(Crawled caption data)
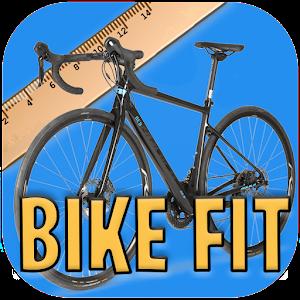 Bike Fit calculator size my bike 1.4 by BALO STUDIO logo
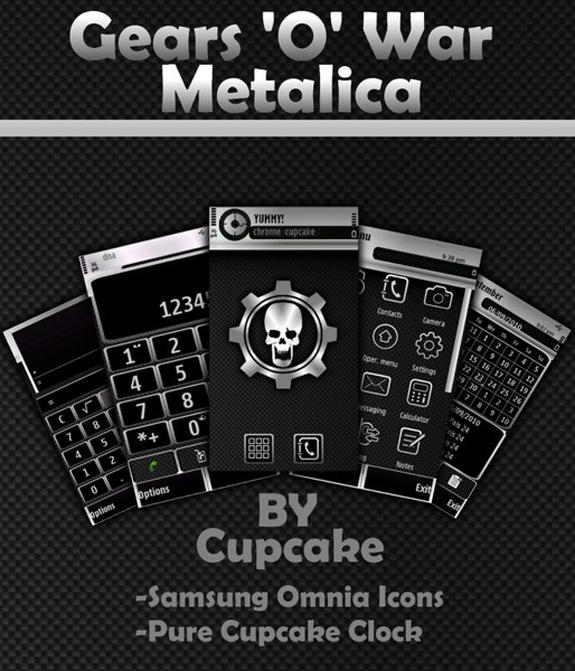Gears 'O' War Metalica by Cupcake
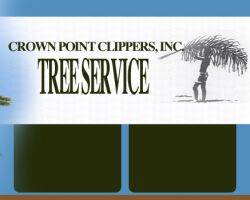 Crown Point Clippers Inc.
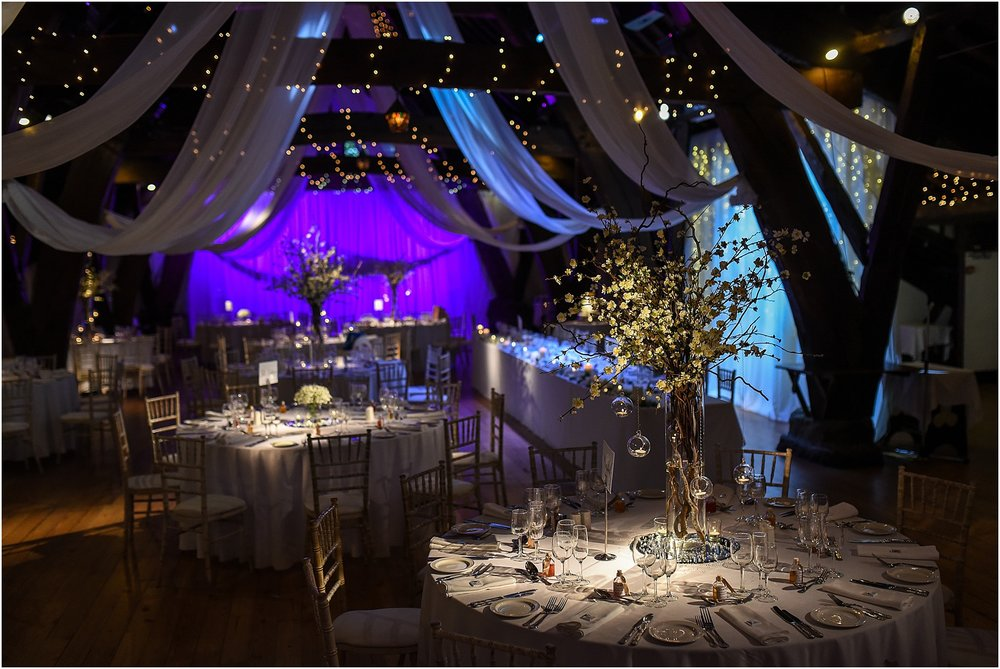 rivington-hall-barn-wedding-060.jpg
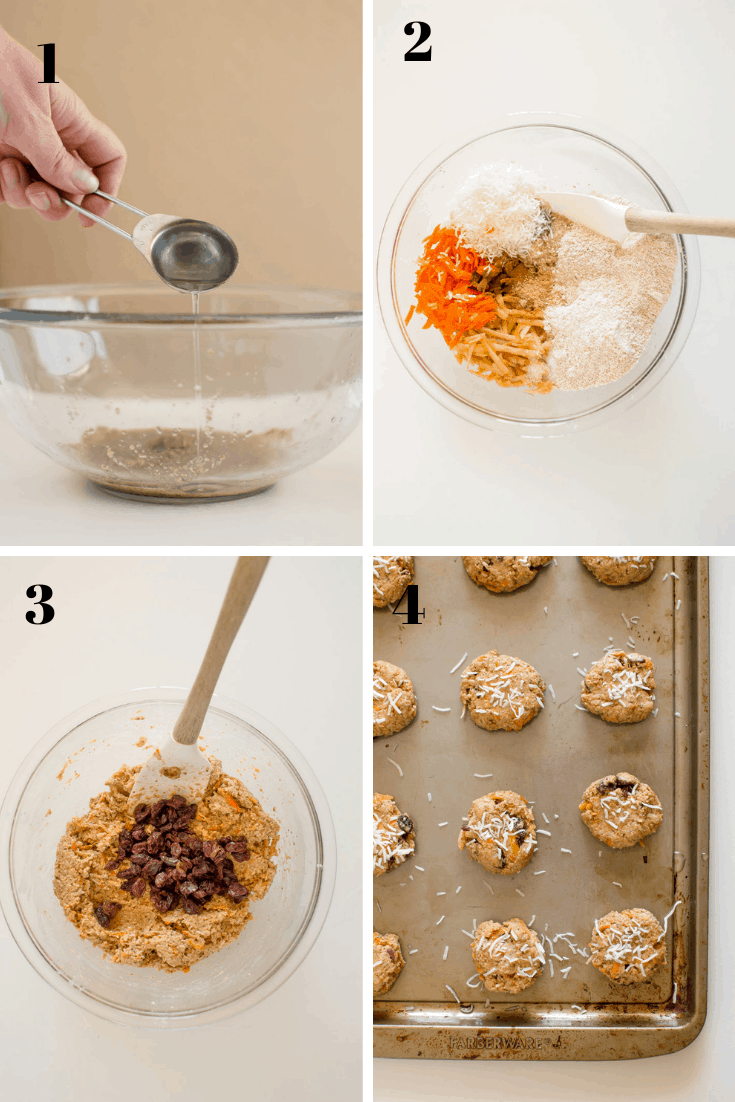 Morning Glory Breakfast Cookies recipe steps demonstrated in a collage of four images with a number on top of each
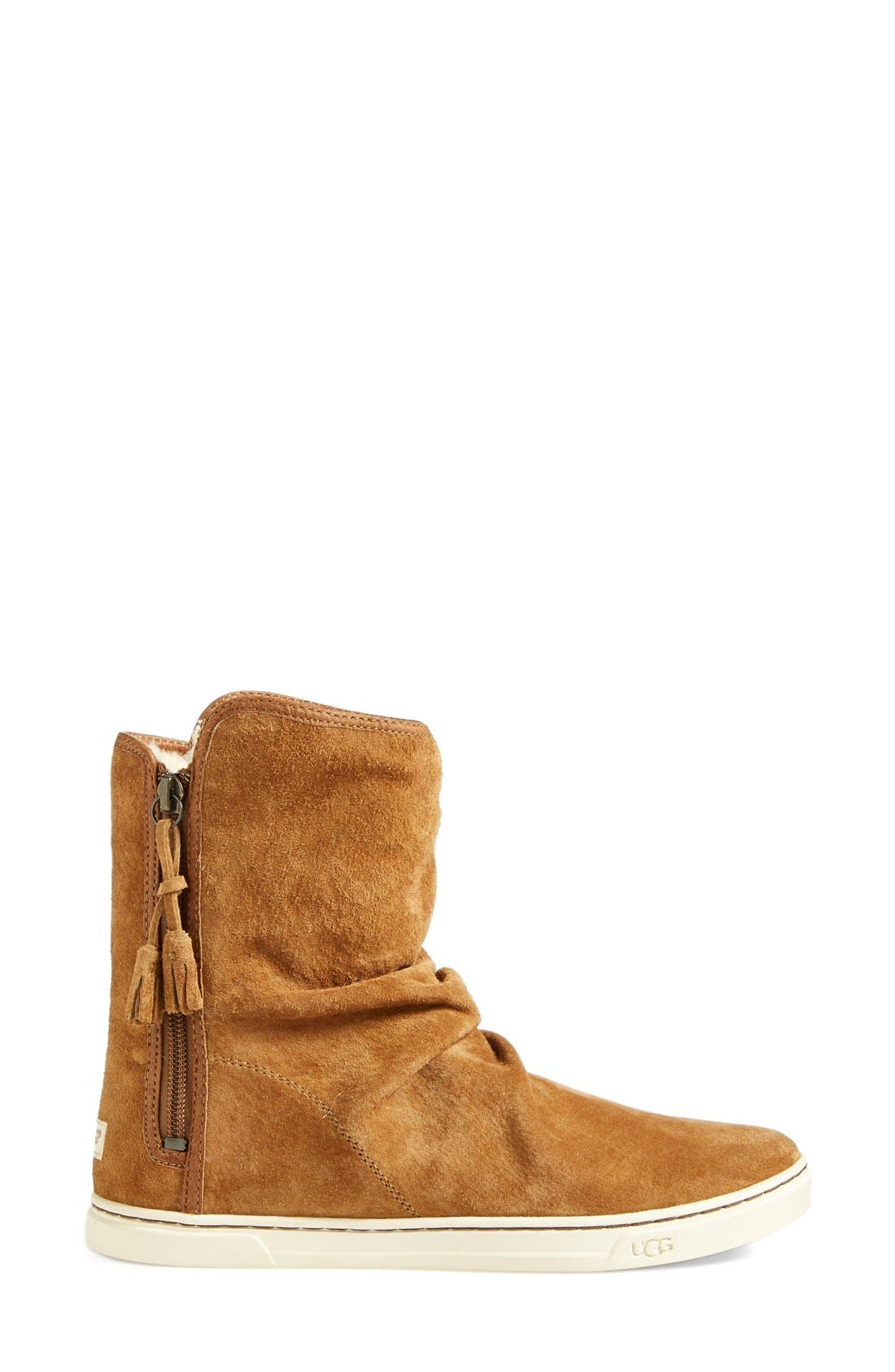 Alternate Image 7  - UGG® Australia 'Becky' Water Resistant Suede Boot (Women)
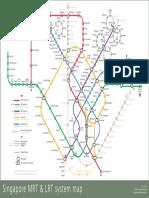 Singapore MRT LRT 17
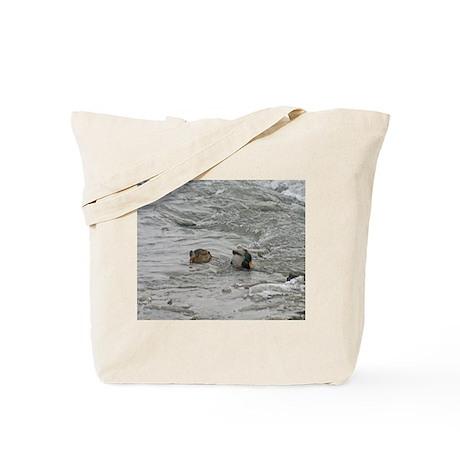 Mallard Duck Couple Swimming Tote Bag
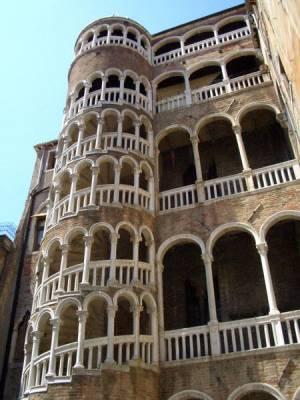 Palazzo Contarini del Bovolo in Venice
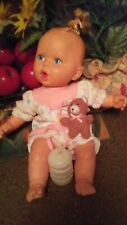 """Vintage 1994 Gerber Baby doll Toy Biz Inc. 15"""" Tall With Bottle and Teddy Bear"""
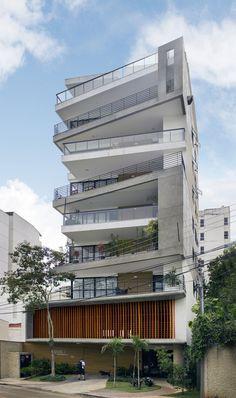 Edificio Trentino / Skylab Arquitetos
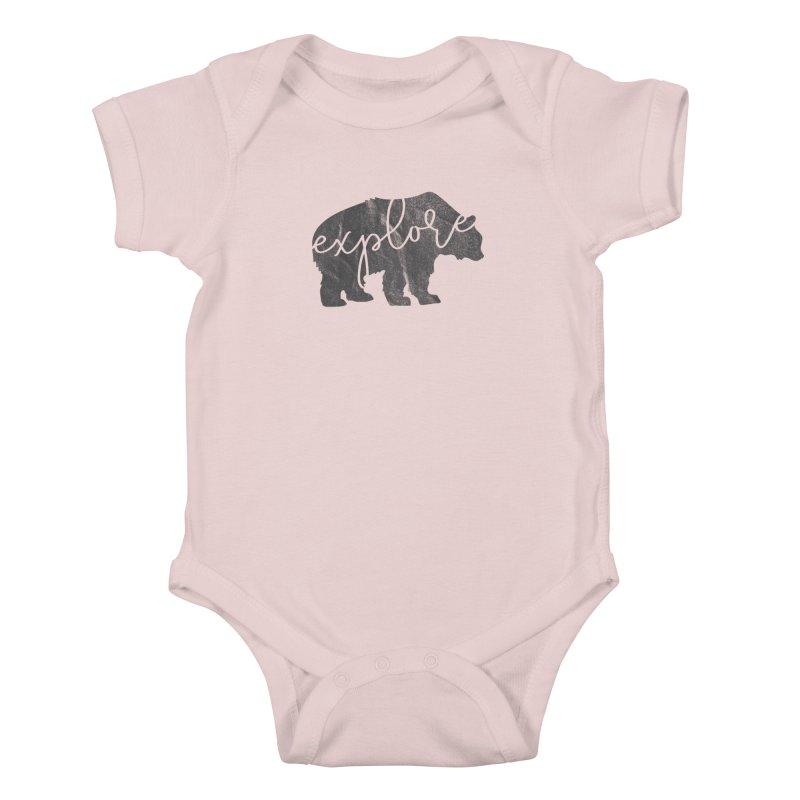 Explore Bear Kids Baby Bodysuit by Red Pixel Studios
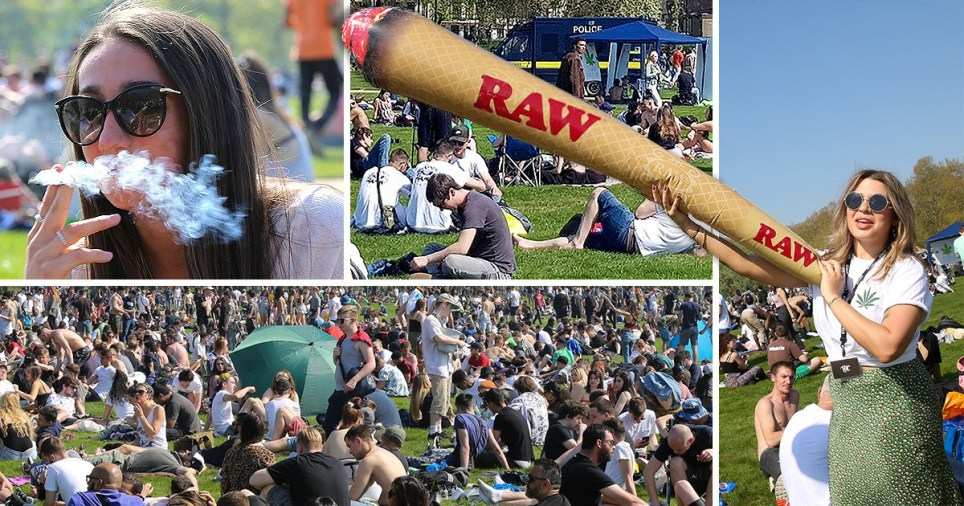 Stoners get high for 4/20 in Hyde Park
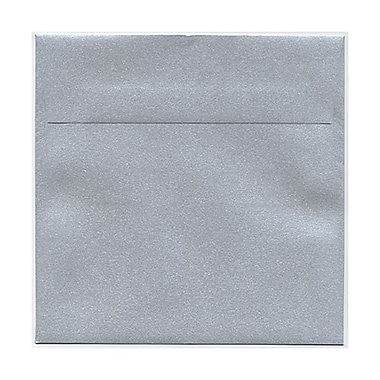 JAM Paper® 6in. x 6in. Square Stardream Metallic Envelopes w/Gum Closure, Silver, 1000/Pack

● PROBLEM: Reproduce the data above exactly, leaving out any picture in it.

● RESULT OF THIS EXERCISE:
 Bike Fit calculator size my bike 1.4 by BALO STUDIO logo
Gears 'O' War Metalica by Cupcake
 Crown Point Clippers Inc.
 rivington-hall-barn-wedding-060.jpg
 Morning Glory Breakfast Cookies recipe steps demonstrated in a collage of four images with a number on top of each
 Alternate Image 7  - UGG® Australia 'Becky' Water Resistant Suede Boot (Women)
 Singapore MRT LRT 17
 Mallard Duck Couple Swimming Tote Bag
 Palazzo Contarini del Bovolo in Venice
 """Vintage 1994 Gerber Baby doll Toy Biz Inc. 15"""" Tall With Bottle and Teddy Bear"""
 Edificio Trentino / Skylab Arquitetos
 Explore Bear Kids Baby Bodysuit by Red Pixel Studios
 Stoners get high for 4/20 in Hyde Park
 JAM Paper® 6in. x 6in. Square Stardream Metallic Envelopes w/Gum Closure, Silver, 1000/Pack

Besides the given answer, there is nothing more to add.